§ PARTS OF THE EXERCISE
(1) Print the passage of the SQL notes starting at "when using *" and ending at "specify column names.".
(2) Decide whether each statement agrees with the SQL notes, answering yes or no and quoting the deciding words of the notes exactly: (a) Field names in SQL are limited to 24 characters. (b) Synonyms last only while the query is being executed. (c) A left set of 2 rows and a right set of 3 rows give a cartesian product of 5 rows.

§ TEXT SEGMENT

Unit 6: Querying the Database using SQL¶

Unit 6: Querying the Database using SQL
Useful Definitions
SELECT statement
Cartesian Product
- Example: Cartesian product
- cartesian product of 3 tables
WHERE Clause
BETWEEN Operator
IN operator
LIKE operator
- ESCAPE Clause
NULL operator
AND, OR, NOT Operators
ORDER BY clause
aggregate functions
COUNT() aggregate function
SUM() aggregate function
AVG() aggregate function
MIN() and MAX() aggregate functions
GROUP BY clause
HAVING clause
SQL JOINS
self join
nested SELECT statements (sub-queries)
linked SELECT statements (correlated sub-query)
EXISTS operator
ANY, ALL operators
UNION clause
References

Useful Definitions¶

projection in a SQL statement: selecting a subset of the whole attribute set of a relation. eg. selecting only ID of a full table (select subset of columns).
scalar expressions: simple calculations can be performed on NUMERIC type column values.
predicate: logical expression that can either be true or false.
synonyms: permanent aliases for table names, different from the normal table name aliases which only lasts while the query is being executed. available in ORACLE.

SELECT statement¶

most complex statement of ANSI/ISO SQL.
has 6 different clauses.
2 required information: COLUMN_NAME and TABLE_NAME.

select statement anatomy

the six clauses are:
1. DISTINCT : eliminate the duplicate rows form the query, useful to know values in the table regardless of how many times they have appeared, opposite is ALL.
2. FROM
3. WHERE
4. ORDER BY
5. GROUP BY
6. HAVING: eliminate part of the results depending on a condition.
field_expression (in the image above) can be:
1. field name eg. ID. (field names (columns) in SQL are limited to 24 characters length).
2. ANSI aggregate function as: SUM(), AVG(), MIN(), MAX(), COUNT().
when using * in SELECT statement, columns in the result appear in the order they defined in the table.
when specifying the column to select, the column will appear in the result in the order that specified in the statement.
select statement allows you to use scalar expressions and constant string to specify column names.
scalar expressions allow for dynamic or calculated column names, but the column MUST have numeric type or it will throw an error.

scalar expressions in select statements

lateral strings will appear for each row, they can be enclosed in single or double quotes.

constant (lateral) strings in the select statements

Cartesian Product¶

when you specify more than one table in the FROM clause, this will produce the cartesian product of the result.
for every row from the left set, a new row matching every single row of the right set will be generated.
if we have 2 rows in the left set, and 3 rows in the right set, the final result will contain 6 rows as in the example below.
The cartesian product is not limited to 2 tables, but this can grow quickly with adding more .

§ MATERIAL
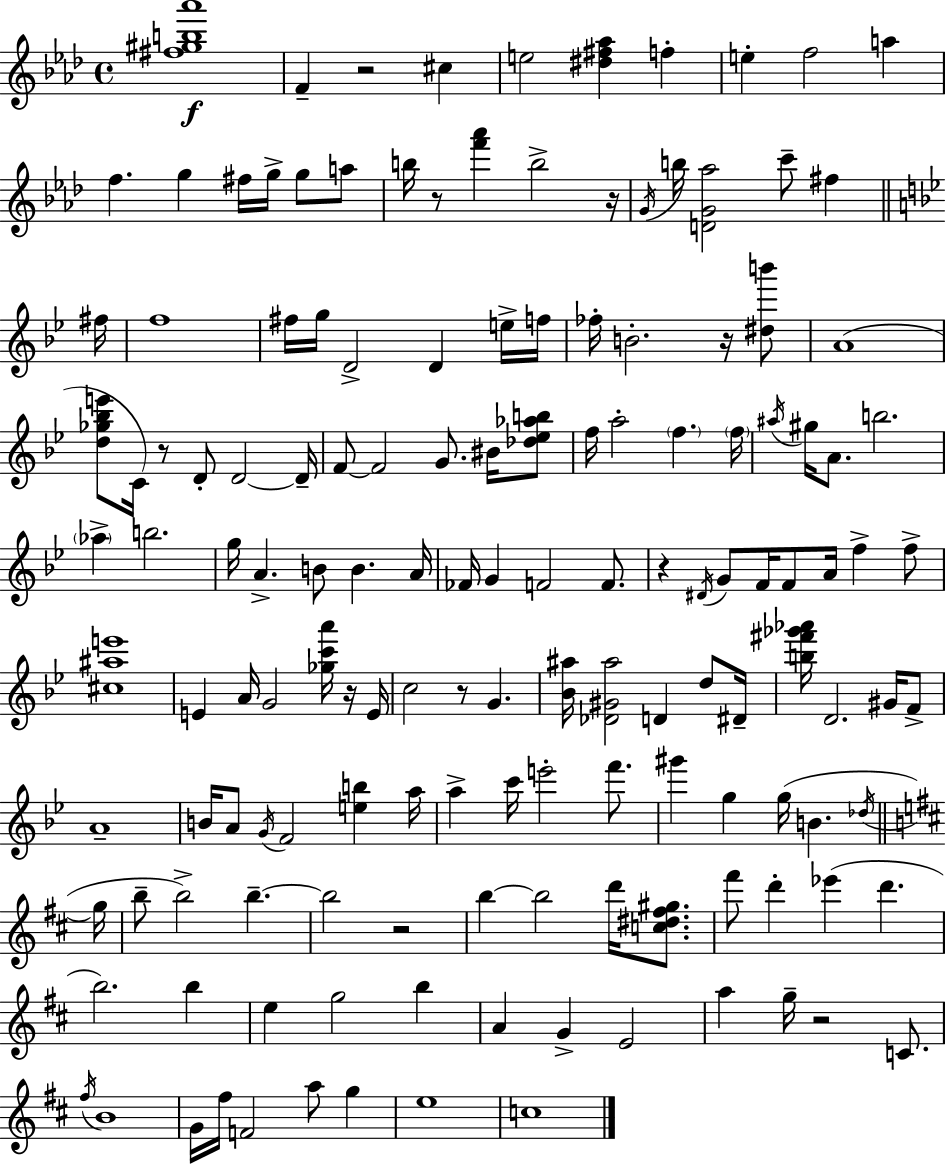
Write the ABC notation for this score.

§ TASK-BY-TASK ANSWERS
(1)
when using * in SELECT statement, columns in the result appear in the order they defined in the table.
when specifying the column to select, the column will appear in the result in the order that specified in the statement.
select statement allows you to use scalar expressions and constant string to specify column names.

(2)
(a) Yes: "field names (columns) in SQL are limited to 24 characters length"
(b) No: "synonyms: permanent aliases for table names"
(c) No: "the final result will contain 6 rows"